# feed directly in section?



## glycerine (Jan 17, 2012)

I was playing around with a Pilot Plumix pen again the other day and noticed that the feed was installed directly into the section, with no "feed holder" between them.  The feed is similar to the Bock feeds in that there is no "notch" that has to be lined up when inserting it into the housing.  With this particular feed (the one on the Plumix), one would need to drill two stepped holes, but I believe a Bock feed would just require a single hole to friction fit the feed in... has anyone tried this on a kitless?


----------



## soligen (Jan 17, 2012)

I tried one time with a bock feed.  I could not get the hole drilled to exactly the right size for a good press fit. Perhaps able to be done - would take more trials than the one that I did.  I think the tolerances you would need for drilling would be pretty tiight.  It made me wonder if there is actually a slight taper inside there for the friction fit.

Since all the feeds come with a housing, I didnt pursue this for very long.


----------



## biednick (Jan 17, 2012)

I'm planning on trying this exact thing. It looks like you need 1 hole almost all the way through and a smaller (1/8?) hole all the way through to reduce the ink leaking. After I try it I'll post what happened.


----------



## glycerine (Jan 17, 2012)

Yeah, it will need to be snug... and maybe slightly tapered as well, something like a morse taper.  I'm just thinking this could eliminate one more "part" and one more set of threads, even though I just bought a tap from Roy!


----------



## biednick (Jan 17, 2012)

glycerine said:


> Yeah, it will need to be snug... and maybe slightly tapered as well, something like a morse taper.  I'm just thinking this could eliminate one more "part" and one more set of threads, even though I just bought a tap from Roy!
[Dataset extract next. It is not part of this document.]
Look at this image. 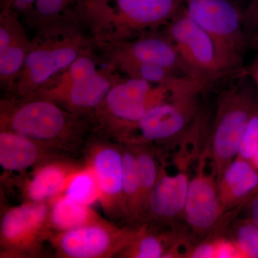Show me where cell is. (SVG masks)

My thought was you can make the section a little thinner


----------



## glycerine (Jan 17, 2012)

biednick said:


> glycerine said:
> 
> 
> > Yeah, it will need to be snug... and maybe slightly tapered as well, something like a morse taper. I'm just thinking this could eliminate one more "part" and one more set of threads, even though I just bought a tap from Roy!
> ...


 
That's true also! I measured one of my feeds and it was about 5.45mm closer to the top and 5.25 at the bottom (I think), so there's definitely a slight taper.  Might be able to have a router bit made to the correct dimensions...


----------



## biednick (Jan 17, 2012)

glycerine said:


> biednick said:
> 
> 
> > glycerine said:
> ...



Thats good to know, my plan is to try it with the feed and nib from a fountain pen kit, i know its not a great nib, but at least i can see ifit works.


----------



## IPD_Mr (Jan 17, 2012)

You will find that there are several vintage FPs that fit the feed and nib into the section through a friction fit.  Parker Vacumatics work in this fashion.  Pelican uses a collar and Esterbrook uses a feed holder much like what we use today.  Either of these ways work and there is not a right or wrong way in my way of thinking.  The only concern that I would have is the shrinking and expanding of the section due to heat from your hand could cause the fit to vary by thousandths of an inch which could lead to leaking.  It may be an unfounded concern but worth watching for in your future attempts.  I would think that drilling it too small and creeping up on it with a fine round file would be a good option, but I do not know for sure as I have never tried this.


----------



## biednick (Jan 17, 2012)

Short answer: yes.
It requires 5 steped holes, 1 clear through, the smallest, and 2 steps on eack end. I did this on my drill press, and have ~.02in. Tolerence between the kit section and mine. I cant get behind a lathe tonight, so the real test will be tomorrow. Pics up soon hopefuly.


----------



## biednick (Jan 17, 2012)

Pics:
Sorry they arent embeded, still gotta figure that out from my ipad...
Pictures by Biednick - Photobucket


----------



## glycerine (Jan 18, 2012)

Good to know.  Thanks for posting!!


----------



## biednick (Jan 18, 2012)

Not a problem, i think i need to enlarge the smallest hole to increase flow a little. That should make it put down more ink, like the stock pen does.


----------



## apple320 (Jan 18, 2012)

Here is one I did with a broken Waterman.  
It is just a press in

Before  
	

	
	
		
		

		
			





After


----------



## glycerine (Jan 18, 2012)

Cool... and beautiful acrylic! Did you just do a straight hole or is it tapered some?


----------



## apple320 (Jan 18, 2012)

Just a straight one.


----------